Разумеется, если под словом реализм подразумевать точную копию с действительности, то Рерих не только теперь в своём выявленном облике не реалист, но он им не был и тогда, когда в нём продолжали звучать отголоски Куинджи, Кормона и Васнецова. Любой его этюд с натуры - и тот отмечен такой печатью личного отношения, такой своеобразностью подхода, таким чувством 'сущности' виденного, что о копии, при всём внимании к предмету, не приходится и думать. Ещё менее копировального начала в тех целостях, которые навеяны Рериху рядом впечатлений от природы и которые складываются в картины. Всякая форма здесь приведена к одному общему, подчинена одной идее, одному настроению. От наблюдений природы, от этюдов остаются лишь отдельные подробности, но и те настолько видоизменены в своём подчинении творческой воле, что и различить их трудно.

Но вот и в самых своих затейливых, в самых стилизованных вещах Рерих не придумывает и не выдумывает, а имеет дело с вполне конкретными явлениями. И потому он везде и всегда остаётся на почве реализма, разделяя, впрочем, в этом отношении особенность всех наиболее ярких и волнующих поэтов. Философский смысл творения Рериха очень глубок. Я в нём вижу нечто большее, нежели 'отдельную художественную личность'. Он представитель целого миросозерцания и даже целой культурной стихии. Однако для выражения этой своей сути он не прибегает к абстракциям, а, напротив, держится исключительно вполне определённых образов, каких-то картин жизни - жизни, положим, далёкой, 'вымершей', но, на самом деле, убедительной в своём прошлом бытии и находящей знакомый отклик в каждом из нас.
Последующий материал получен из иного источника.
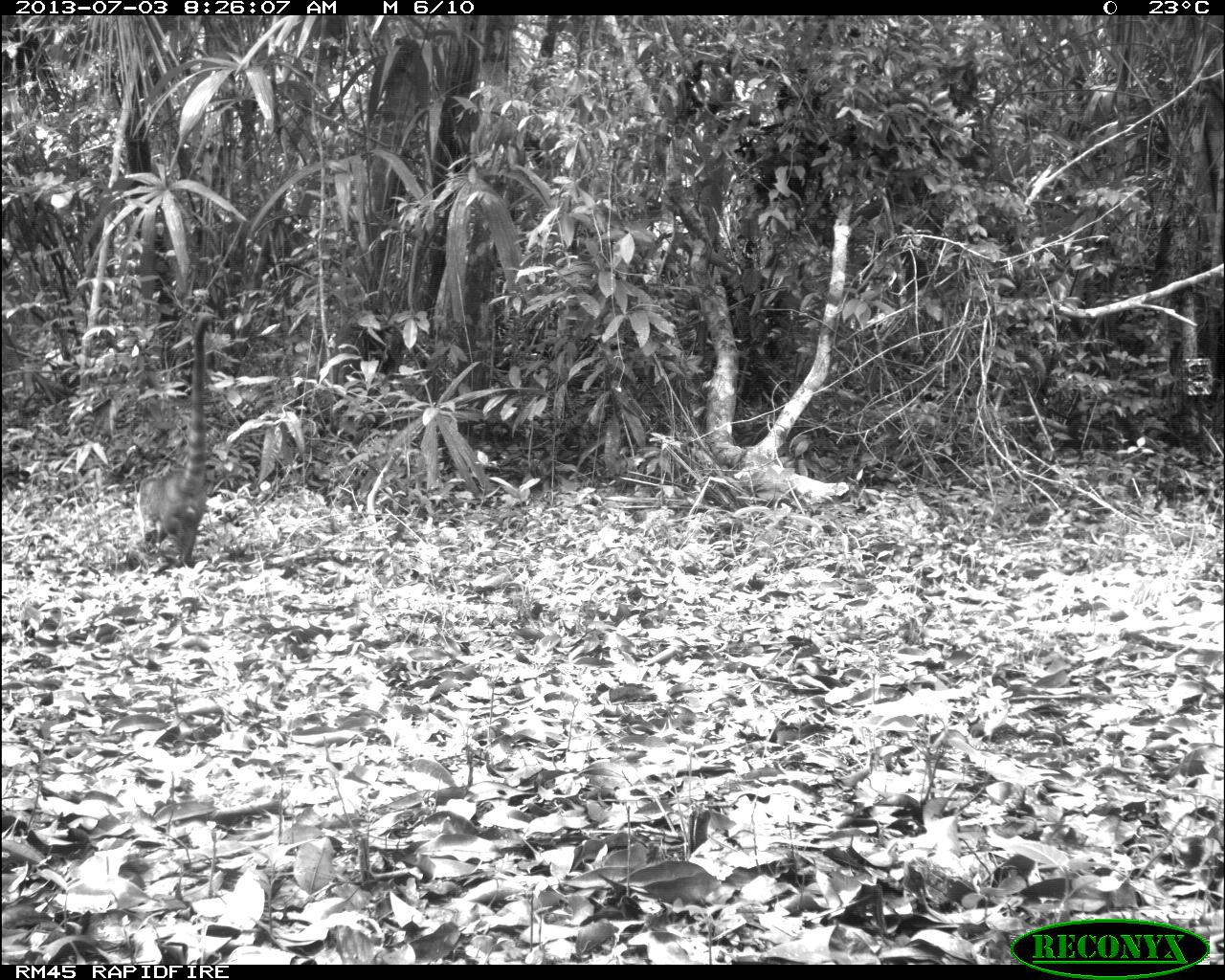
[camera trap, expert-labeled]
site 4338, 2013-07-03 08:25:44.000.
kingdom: Animalia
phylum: Chordata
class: Mammalia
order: Carnivora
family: Procyonidae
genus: Nasua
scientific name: Nasua narica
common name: white-nosed coati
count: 1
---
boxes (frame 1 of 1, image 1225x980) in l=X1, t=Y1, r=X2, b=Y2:
nasua narica: l=141, t=312, r=220, b=567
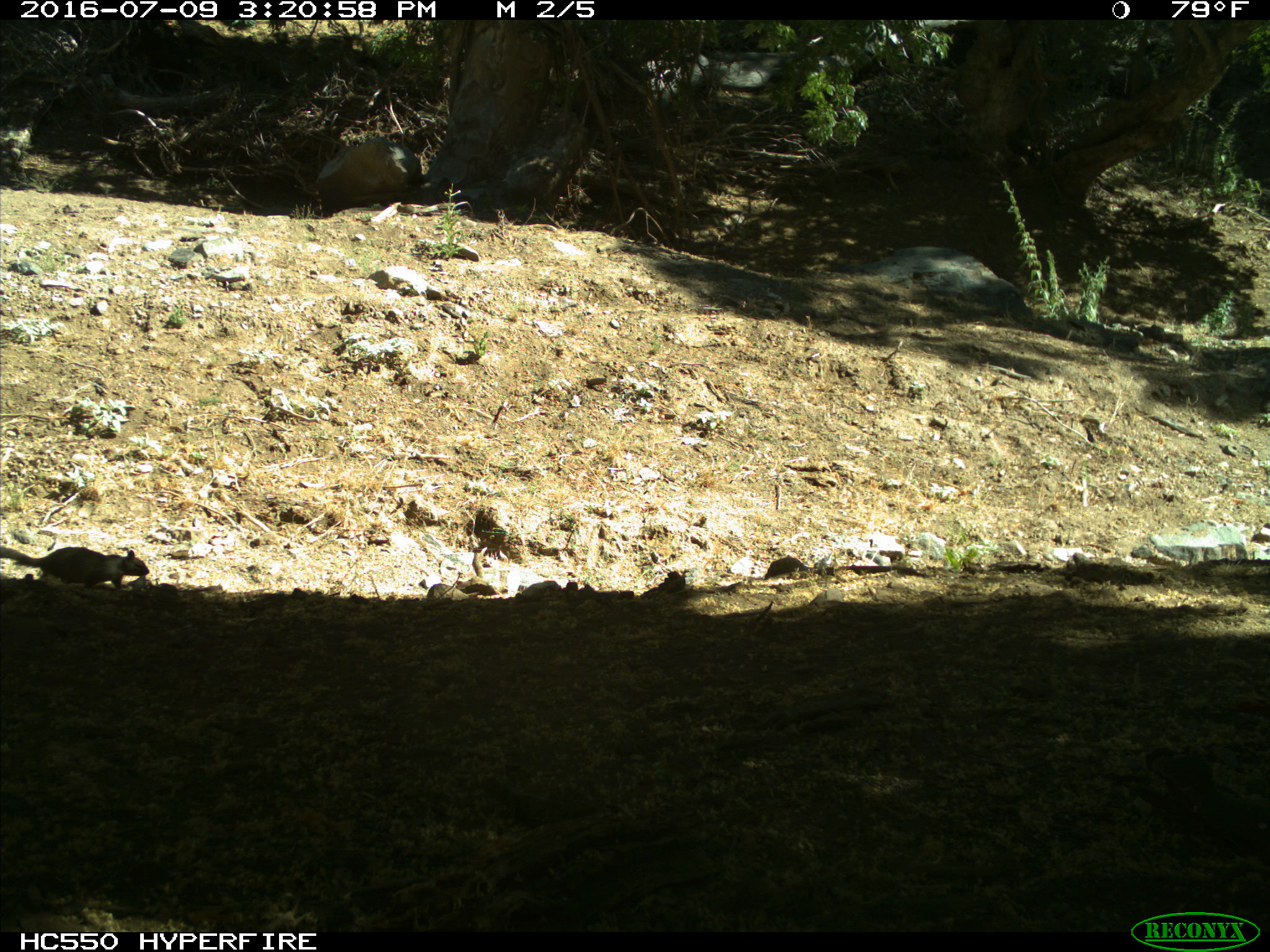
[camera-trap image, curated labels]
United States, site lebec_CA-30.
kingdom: Animalia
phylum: Chordata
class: Mammalia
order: Rodentia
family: Sciuridae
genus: Otospermophilus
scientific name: Otospermophilus beecheyi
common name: california ground squirrel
Рериху ставили в упрёк, что у него нет лица, типа, что человеческая фигура в нём уступает пейзажу. Эти упрёки справедливы лишь относительно 'предварительного' периода его творчества, лишь относительно тех его картин, в которых он, не умея ещё уйти от академической рутины, старается в более или менее жизненных фигурах выразить то, что его пленит и волнует из образов прошлого. Но с течением времени он научился подходить к своим задачам иным путём - от природы к человеку. С тех пор фигуры у него просто потонули в пейзаже, зато последний приобрёл необычайное значение, он получил то самое лицо, которого недоставало его людям. Лучшие картины Рериха те, в которых отражается 'обожествление' природы, в которых сам автор заодно со своими героями, с первобытными людьми. Особенной красоты и выразительности удаётся ему достичь там, где он трепещет перед гневным нашествием грозы, восторженно раскидывает мысль по необъятному пространству, наполненному ритмом однообразных форм, в которых он 'молится' Перуну и Яриле или с криком отчаяния проклинает их.
Прекрасны так же те его 'воспоминания', в которых он представляет поиски 'родной луны', прячущейся за дождливыми пеленами, или же восторг чтения будущего в иероглифах облачного роя...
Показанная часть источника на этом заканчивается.